Some program highlights include:
Caribbean: Natural disasters are a constant threat in the region, which can have detrimental impacts on economic growth. Following the devastating 2017 hurricane season, the Bank and its partners helped Caribbean countries conduct damage assessments and prepare emergency response projects. In Dominica, for example, the Bank pledged $115 million to support efforts to build climate resilience. The Bank also leveraged innovative solutions to transfer risks to capital markets and offer financial protection to participating governments. In Haiti, the Bank conducted an Urbanization Review to help lay the roadmap for the sustainable development of Haitian cities. The Bank is also supporting the
Organization of Eastern Caribbean States to implement the Eastern Caribbean Oceanscape Policy endorsed by 11 Caribbean heads of state. This involves advising governments on concrete actions to generate sustainable blue growth that balances economic activity with the preservation of healthy coastal and marine ecosystems.

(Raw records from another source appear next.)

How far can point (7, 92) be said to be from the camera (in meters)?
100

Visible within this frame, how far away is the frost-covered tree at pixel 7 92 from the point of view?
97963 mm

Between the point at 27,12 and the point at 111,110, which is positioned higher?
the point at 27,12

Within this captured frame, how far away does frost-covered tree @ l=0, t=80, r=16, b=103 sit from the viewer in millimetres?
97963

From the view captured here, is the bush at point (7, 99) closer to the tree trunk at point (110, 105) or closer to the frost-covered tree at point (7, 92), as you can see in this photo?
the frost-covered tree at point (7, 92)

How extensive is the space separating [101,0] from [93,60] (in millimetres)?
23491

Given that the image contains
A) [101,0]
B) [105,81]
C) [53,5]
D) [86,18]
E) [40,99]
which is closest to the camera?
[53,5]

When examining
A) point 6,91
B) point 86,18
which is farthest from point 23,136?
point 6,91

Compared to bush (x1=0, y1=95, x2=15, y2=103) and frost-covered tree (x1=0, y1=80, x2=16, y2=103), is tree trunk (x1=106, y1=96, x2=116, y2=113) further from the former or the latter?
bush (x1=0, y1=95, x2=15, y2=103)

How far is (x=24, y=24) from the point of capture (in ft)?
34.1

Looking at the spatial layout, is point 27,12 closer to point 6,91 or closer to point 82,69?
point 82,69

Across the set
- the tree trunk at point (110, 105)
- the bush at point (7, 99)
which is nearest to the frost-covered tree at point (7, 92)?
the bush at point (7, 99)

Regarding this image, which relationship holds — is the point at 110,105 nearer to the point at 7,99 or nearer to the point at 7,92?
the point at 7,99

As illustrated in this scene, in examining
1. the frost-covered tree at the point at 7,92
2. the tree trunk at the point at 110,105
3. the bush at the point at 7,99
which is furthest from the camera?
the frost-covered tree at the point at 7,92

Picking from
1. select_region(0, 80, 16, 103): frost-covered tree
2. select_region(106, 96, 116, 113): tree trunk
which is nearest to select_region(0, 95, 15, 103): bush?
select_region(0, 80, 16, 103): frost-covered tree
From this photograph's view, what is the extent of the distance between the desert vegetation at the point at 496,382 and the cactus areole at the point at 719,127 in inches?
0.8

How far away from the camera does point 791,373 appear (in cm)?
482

The Pacific Alliance: This year, the Bank issued more than $1.3 billion in catastrophe bonds as insurance against earthquakes in the Pacific Alliance—an economic and development initiative between Chile, Colombia, Mexico, and Peru. The “Cat Bond” issuance was the largest of its kind ever placed and the first involving multiple countries. These bonds pay investors a premium for a set number of years, with governments receiving a payout if a covered disaster happens and bondholders getting the principal back if not. This transfers part of the risk of disasters from governments to markets, ensuring the quick mobilization of funds and fiscal resilience in the face of disaster. To date, the Bank has facilitated nearly $4 billion in risk transactions worldwide. The Cat Bonds highlight the fact that building resilience involves more than just reducing exposure to threats. It is also crucial to design and implement policies
that will ensure the well-being of all and allow economic growth to continue after a disaster. The Cat Bonds are also a huge step forward for regional integration and put Latin America at the vanguard of risk management.
Argentina: The World Bank and the IFC coordinated a joint approach bringing together expertise to help design and structure renewable energy bidding rounds, leverage global private sector investors and de-risk investments through an IBRD guarantee in support of the government Renewable Energy Fund in the amount of US$480 million (RenovAR). In two renewable-energy auctions in 2016 which aimed to attract 1,000 megawatts worth of new renewable energy projects, they ended up with bids for more than six times that amount - a signal of confidence from local and international investors.
Panama: The Panama Accord – between the World Bank Group, the Organization of American States, and the Government of Panama – aims to enhance transparency and accountability in Latin America and the Caribbean countries, fight corruption and mobilize greater private financing for development. The Accord includes a series of measures destined to improve the quality and transparency of fiscal and financial reporting, strengthen accountability in the public sector and enhance cooperation among the various players involved in development, namely governments, the private sector and civil society.